### EXTRACT TO READ
Convocation 1997
Tom Gerety

In my last year in college I took a seminar on Karl Marx's Das Kapital. The professor was a bone thin young man of wild intensity and seriousness. Often his wife--who looked to us like his twin sister, equally thin, smart, and unamused--co-taught the course, though she was not listed in the catalogue or on the roster of the economics department. Both were said to be Maoists and members of the progressive labor party, the hardest line of the various small revolutionary parties to be found on campuses in those days.

It was a bizarre assemblage of students for an advanced course in economics: most of us were in philosophy or literature. It seemed that all of us had read nearly everything written by "the young Marx"--because in those days across the land every course that touched on the 19th century seemed to assign him. There was, as I recall, one initiate among us, a shy young man who wore a suit every day. He was a member of the communist party, an alien from the '30s, and he seemed to all of us like a religious missionary or an insurance salesman who had wandered into the wrong class. Most of the rest of us had never before seen the three thick volumes of Das Kapital, published lavishly and cheaply in English in Moscow. The volumes themselves were in dark blue and deeply embossed as if they were bound in leather and belonged on the shelves of a collector of first editions.

To us, Karl Marx was a young, trenchant Hegelian, bitter, romantic, aphoristic, a poet of rebellion. The older Marx whom we were to study by way of these volumes remained trenchant and in his own way romantic: but the prose was assembled into heavy paragraphs, with charts and statistics gotten up with his collaborator Friedrich Engles. Page upon page of these volumes labor through the specifics of British industrial history to show the workings of capital accumulation and the slow evolution of class consciousness in factory workers. I could not then--and cannot now--say how well done all this research was. Plainly it was research in fealty to an idea, a vision, more powerful and animating than any but a very few the world has known for hundreds of years. The work itself is, by almost any standard, deeply eccentric: a hodge-podge of facts and figures thrown together with definite conclusions and passionate conviction. Most of us were ill-equipped to understand the work or its author.

Extracted records:
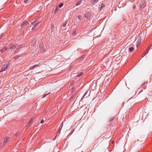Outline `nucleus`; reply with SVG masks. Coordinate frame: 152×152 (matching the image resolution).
Returning a JSON list of instances; mask_svg holds the SVG:
<instances>
[{
  "label": "nucleus",
  "mask_w": 152,
  "mask_h": 152,
  "mask_svg": "<svg viewBox=\"0 0 152 152\" xmlns=\"http://www.w3.org/2000/svg\"><path fill=\"white\" fill-rule=\"evenodd\" d=\"M58 10V8L57 7H56V9H55L54 10V12H56Z\"/></svg>",
  "instance_id": "22"
},
{
  "label": "nucleus",
  "mask_w": 152,
  "mask_h": 152,
  "mask_svg": "<svg viewBox=\"0 0 152 152\" xmlns=\"http://www.w3.org/2000/svg\"><path fill=\"white\" fill-rule=\"evenodd\" d=\"M28 23L26 21H24L21 25V27L22 28H24L28 24Z\"/></svg>",
  "instance_id": "2"
},
{
  "label": "nucleus",
  "mask_w": 152,
  "mask_h": 152,
  "mask_svg": "<svg viewBox=\"0 0 152 152\" xmlns=\"http://www.w3.org/2000/svg\"><path fill=\"white\" fill-rule=\"evenodd\" d=\"M9 48H7L6 47H4L3 49L1 50V51L3 52L4 50H5Z\"/></svg>",
  "instance_id": "14"
},
{
  "label": "nucleus",
  "mask_w": 152,
  "mask_h": 152,
  "mask_svg": "<svg viewBox=\"0 0 152 152\" xmlns=\"http://www.w3.org/2000/svg\"><path fill=\"white\" fill-rule=\"evenodd\" d=\"M9 138L8 137H7L6 139H5L4 140V142H3V144L5 145L6 142L8 141V140H9Z\"/></svg>",
  "instance_id": "9"
},
{
  "label": "nucleus",
  "mask_w": 152,
  "mask_h": 152,
  "mask_svg": "<svg viewBox=\"0 0 152 152\" xmlns=\"http://www.w3.org/2000/svg\"><path fill=\"white\" fill-rule=\"evenodd\" d=\"M74 84V83H72V84H71V85L72 86V85H73Z\"/></svg>",
  "instance_id": "26"
},
{
  "label": "nucleus",
  "mask_w": 152,
  "mask_h": 152,
  "mask_svg": "<svg viewBox=\"0 0 152 152\" xmlns=\"http://www.w3.org/2000/svg\"><path fill=\"white\" fill-rule=\"evenodd\" d=\"M85 17L87 19H89L90 18L91 15L89 13H86L85 14Z\"/></svg>",
  "instance_id": "3"
},
{
  "label": "nucleus",
  "mask_w": 152,
  "mask_h": 152,
  "mask_svg": "<svg viewBox=\"0 0 152 152\" xmlns=\"http://www.w3.org/2000/svg\"><path fill=\"white\" fill-rule=\"evenodd\" d=\"M82 1L81 0L78 1L76 5L77 6L80 5L82 3Z\"/></svg>",
  "instance_id": "12"
},
{
  "label": "nucleus",
  "mask_w": 152,
  "mask_h": 152,
  "mask_svg": "<svg viewBox=\"0 0 152 152\" xmlns=\"http://www.w3.org/2000/svg\"><path fill=\"white\" fill-rule=\"evenodd\" d=\"M18 58V57H16V56H15V57H14V58H15H15Z\"/></svg>",
  "instance_id": "27"
},
{
  "label": "nucleus",
  "mask_w": 152,
  "mask_h": 152,
  "mask_svg": "<svg viewBox=\"0 0 152 152\" xmlns=\"http://www.w3.org/2000/svg\"><path fill=\"white\" fill-rule=\"evenodd\" d=\"M8 64H5L4 66H3L2 69L0 71V72H1L3 71H4L7 70L8 68Z\"/></svg>",
  "instance_id": "1"
},
{
  "label": "nucleus",
  "mask_w": 152,
  "mask_h": 152,
  "mask_svg": "<svg viewBox=\"0 0 152 152\" xmlns=\"http://www.w3.org/2000/svg\"><path fill=\"white\" fill-rule=\"evenodd\" d=\"M145 83H144L142 85H142H145Z\"/></svg>",
  "instance_id": "28"
},
{
  "label": "nucleus",
  "mask_w": 152,
  "mask_h": 152,
  "mask_svg": "<svg viewBox=\"0 0 152 152\" xmlns=\"http://www.w3.org/2000/svg\"><path fill=\"white\" fill-rule=\"evenodd\" d=\"M63 126V124L62 123H61V124L60 125V126H61V129H60V128H59V129H58V131H59L58 132L59 133H60V132L61 130V128H62V127Z\"/></svg>",
  "instance_id": "15"
},
{
  "label": "nucleus",
  "mask_w": 152,
  "mask_h": 152,
  "mask_svg": "<svg viewBox=\"0 0 152 152\" xmlns=\"http://www.w3.org/2000/svg\"><path fill=\"white\" fill-rule=\"evenodd\" d=\"M15 47V45H12V46H10V48H9L11 49H12Z\"/></svg>",
  "instance_id": "19"
},
{
  "label": "nucleus",
  "mask_w": 152,
  "mask_h": 152,
  "mask_svg": "<svg viewBox=\"0 0 152 152\" xmlns=\"http://www.w3.org/2000/svg\"><path fill=\"white\" fill-rule=\"evenodd\" d=\"M104 6H105V5L104 4H102L100 7V10H101V9L103 8Z\"/></svg>",
  "instance_id": "21"
},
{
  "label": "nucleus",
  "mask_w": 152,
  "mask_h": 152,
  "mask_svg": "<svg viewBox=\"0 0 152 152\" xmlns=\"http://www.w3.org/2000/svg\"><path fill=\"white\" fill-rule=\"evenodd\" d=\"M33 121V118H32L28 122L27 124V125H28V126H29L30 124L32 123V122Z\"/></svg>",
  "instance_id": "10"
},
{
  "label": "nucleus",
  "mask_w": 152,
  "mask_h": 152,
  "mask_svg": "<svg viewBox=\"0 0 152 152\" xmlns=\"http://www.w3.org/2000/svg\"><path fill=\"white\" fill-rule=\"evenodd\" d=\"M89 94H90V93H88L87 91H86L85 92V93L84 94L83 96V98H86V97H88L89 95Z\"/></svg>",
  "instance_id": "4"
},
{
  "label": "nucleus",
  "mask_w": 152,
  "mask_h": 152,
  "mask_svg": "<svg viewBox=\"0 0 152 152\" xmlns=\"http://www.w3.org/2000/svg\"><path fill=\"white\" fill-rule=\"evenodd\" d=\"M44 121V120L43 119H42V120L41 121V123L42 124V123H43Z\"/></svg>",
  "instance_id": "25"
},
{
  "label": "nucleus",
  "mask_w": 152,
  "mask_h": 152,
  "mask_svg": "<svg viewBox=\"0 0 152 152\" xmlns=\"http://www.w3.org/2000/svg\"><path fill=\"white\" fill-rule=\"evenodd\" d=\"M38 66H39L37 64L34 65L33 66L30 67L29 68V69L30 70L32 69H34L35 67H38Z\"/></svg>",
  "instance_id": "6"
},
{
  "label": "nucleus",
  "mask_w": 152,
  "mask_h": 152,
  "mask_svg": "<svg viewBox=\"0 0 152 152\" xmlns=\"http://www.w3.org/2000/svg\"><path fill=\"white\" fill-rule=\"evenodd\" d=\"M35 45V43L34 44V45H33V46H34V45Z\"/></svg>",
  "instance_id": "30"
},
{
  "label": "nucleus",
  "mask_w": 152,
  "mask_h": 152,
  "mask_svg": "<svg viewBox=\"0 0 152 152\" xmlns=\"http://www.w3.org/2000/svg\"><path fill=\"white\" fill-rule=\"evenodd\" d=\"M24 2L26 4H29L31 3V1H30L29 0H24Z\"/></svg>",
  "instance_id": "7"
},
{
  "label": "nucleus",
  "mask_w": 152,
  "mask_h": 152,
  "mask_svg": "<svg viewBox=\"0 0 152 152\" xmlns=\"http://www.w3.org/2000/svg\"><path fill=\"white\" fill-rule=\"evenodd\" d=\"M77 18L79 20H80L82 19V16L81 15H79L77 16Z\"/></svg>",
  "instance_id": "13"
},
{
  "label": "nucleus",
  "mask_w": 152,
  "mask_h": 152,
  "mask_svg": "<svg viewBox=\"0 0 152 152\" xmlns=\"http://www.w3.org/2000/svg\"><path fill=\"white\" fill-rule=\"evenodd\" d=\"M64 5V4L63 3H61L59 4V5L58 6V7L59 8H61Z\"/></svg>",
  "instance_id": "18"
},
{
  "label": "nucleus",
  "mask_w": 152,
  "mask_h": 152,
  "mask_svg": "<svg viewBox=\"0 0 152 152\" xmlns=\"http://www.w3.org/2000/svg\"><path fill=\"white\" fill-rule=\"evenodd\" d=\"M83 74V72H81L80 73L78 74L77 75V76L78 77H80Z\"/></svg>",
  "instance_id": "16"
},
{
  "label": "nucleus",
  "mask_w": 152,
  "mask_h": 152,
  "mask_svg": "<svg viewBox=\"0 0 152 152\" xmlns=\"http://www.w3.org/2000/svg\"><path fill=\"white\" fill-rule=\"evenodd\" d=\"M27 126H28V125H27V124L26 126V127H27Z\"/></svg>",
  "instance_id": "29"
},
{
  "label": "nucleus",
  "mask_w": 152,
  "mask_h": 152,
  "mask_svg": "<svg viewBox=\"0 0 152 152\" xmlns=\"http://www.w3.org/2000/svg\"><path fill=\"white\" fill-rule=\"evenodd\" d=\"M40 22H37L36 24H35L32 28V29H34L36 27H37L40 23Z\"/></svg>",
  "instance_id": "5"
},
{
  "label": "nucleus",
  "mask_w": 152,
  "mask_h": 152,
  "mask_svg": "<svg viewBox=\"0 0 152 152\" xmlns=\"http://www.w3.org/2000/svg\"><path fill=\"white\" fill-rule=\"evenodd\" d=\"M98 0H91V2L93 4H94L96 3H97Z\"/></svg>",
  "instance_id": "8"
},
{
  "label": "nucleus",
  "mask_w": 152,
  "mask_h": 152,
  "mask_svg": "<svg viewBox=\"0 0 152 152\" xmlns=\"http://www.w3.org/2000/svg\"><path fill=\"white\" fill-rule=\"evenodd\" d=\"M113 120H114V118H110L109 119V121L111 122Z\"/></svg>",
  "instance_id": "24"
},
{
  "label": "nucleus",
  "mask_w": 152,
  "mask_h": 152,
  "mask_svg": "<svg viewBox=\"0 0 152 152\" xmlns=\"http://www.w3.org/2000/svg\"><path fill=\"white\" fill-rule=\"evenodd\" d=\"M67 23V21H66L65 23H64L63 25H62V26H63V27H65L66 25V24Z\"/></svg>",
  "instance_id": "17"
},
{
  "label": "nucleus",
  "mask_w": 152,
  "mask_h": 152,
  "mask_svg": "<svg viewBox=\"0 0 152 152\" xmlns=\"http://www.w3.org/2000/svg\"><path fill=\"white\" fill-rule=\"evenodd\" d=\"M149 50H147L144 52L145 55H146L148 52Z\"/></svg>",
  "instance_id": "23"
},
{
  "label": "nucleus",
  "mask_w": 152,
  "mask_h": 152,
  "mask_svg": "<svg viewBox=\"0 0 152 152\" xmlns=\"http://www.w3.org/2000/svg\"><path fill=\"white\" fill-rule=\"evenodd\" d=\"M134 50V48L133 47H130L129 48V50L130 52H132Z\"/></svg>",
  "instance_id": "11"
},
{
  "label": "nucleus",
  "mask_w": 152,
  "mask_h": 152,
  "mask_svg": "<svg viewBox=\"0 0 152 152\" xmlns=\"http://www.w3.org/2000/svg\"><path fill=\"white\" fill-rule=\"evenodd\" d=\"M50 93H49L48 94H44L43 96V98H44V97H45L48 95Z\"/></svg>",
  "instance_id": "20"
}]
</instances>
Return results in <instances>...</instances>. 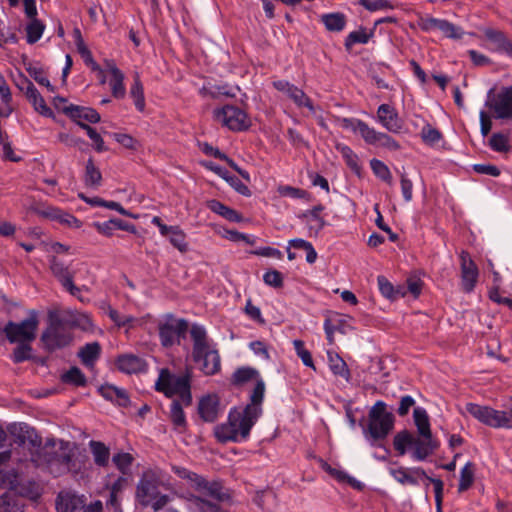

### WHAT THIS EXERCISE ASKS
- a) Repeat the convocation address word for word, starting at "Convocation 1997" and ending at "in those days.".
- b) In the convocation address, what color were the volumes of Das Kapital?
- c) Go on with the convocation address, picking up after its final sentence.

### TASK-BY-TASK ANSWERS
- a)
Convocation 1997
Tom Gerety

In my last year in college I took a seminar on Karl Marx's Das Kapital. The professor was a bone thin young man of wild intensity and seriousness. Often his wife--who looked to us like his twin sister, equally thin, smart, and unamused--co-taught the course, though she was not listed in the catalogue or on the roster of the economics department. Both were said to be Maoists and members of the progressive labor party, the hardest line of the various small revolutionary parties to be found on campuses in those days.

- b) They were dark blue.

- c)
Our teacher, I will call him Professor Advocate, met with us each week to work through sections of this great work, which to him was a kind of scripture. He took us as he found us, a ragtag group of would-be radicals with no rigorous preparation and a hesitant, mildly skeptical, curiosity about a way of thinking that to him was the sun's first light on a very dark night.

I have had funny teachers, warm teachers, brilliant teachers, even mystically inspired teachers; never have I had more intensely passionate and committed teachers than this pair of revolutionaries. I don't know what became of them. My guess is that they are still believers. I wonder if they still teach.

One day in the spring of 1969, in the minutes before class, they went after a bunch of us for what they took to be the poor quality of our war protests on campus. A large group of us had walked out of the senior dinner because the speaker was McGeorge Bundy, a one-time mathematician and dean, then a leading strategist of the war in Vietnam. I was the one who had seized the American flag, struggling with a security guard over its symbolic ownership as the group of us marched out of the hall where the dinner was held. (I knew the guard and felt ashamed to have out-wrestled a man thirty or forty years my elder. So I surrendered it to him once we were outside on the street. Later I learned that he was cheered when he returned it to the dais.) We had besieged the president's office demanding the expulsion of ROTC. But this seemed like paltry exhibitionism to the advocates. "What's going on here?" the two professors asked. "It's not based on any analysis of what can be done, here and now, to end the war and weaken the system. It's an effort to keep up with protests on other campuses, to make sure that this campus is not left behind. It's like a sports rivalry: you're keeping up with the other schools you read about in the papers. This is not a real or effective response to the war-machine." There was almost no arguing with them, on this or anything else. They were smart, of course, and they were learned, but above all they were convinced in a way that none of us was--or ever expected to be. We listened; we nodded or murmured very quietly. We asked questions carefully and tentatively, in the age-old student desire not to look the fool.

How much did I learn? Little that lasted about Marx or capital; something about the intellectual history of Marxism; much about the contrasting temperaments and methods of Marx and Engels. Next to nothing about economics, socialist or not. Perhaps more than anything I learned from the advocates about the workings of a zealous, intelligent, fanatical faith: how it sharpened their analysis of our political situation and made them clear and alert about the hypocrisies and uncertainties afflicting the rest of us in almost everything we did. The more we tried to do the right thing, the idealistic thing (as we would have called it), the more we were befuddled and embarrassed by their harsh critique.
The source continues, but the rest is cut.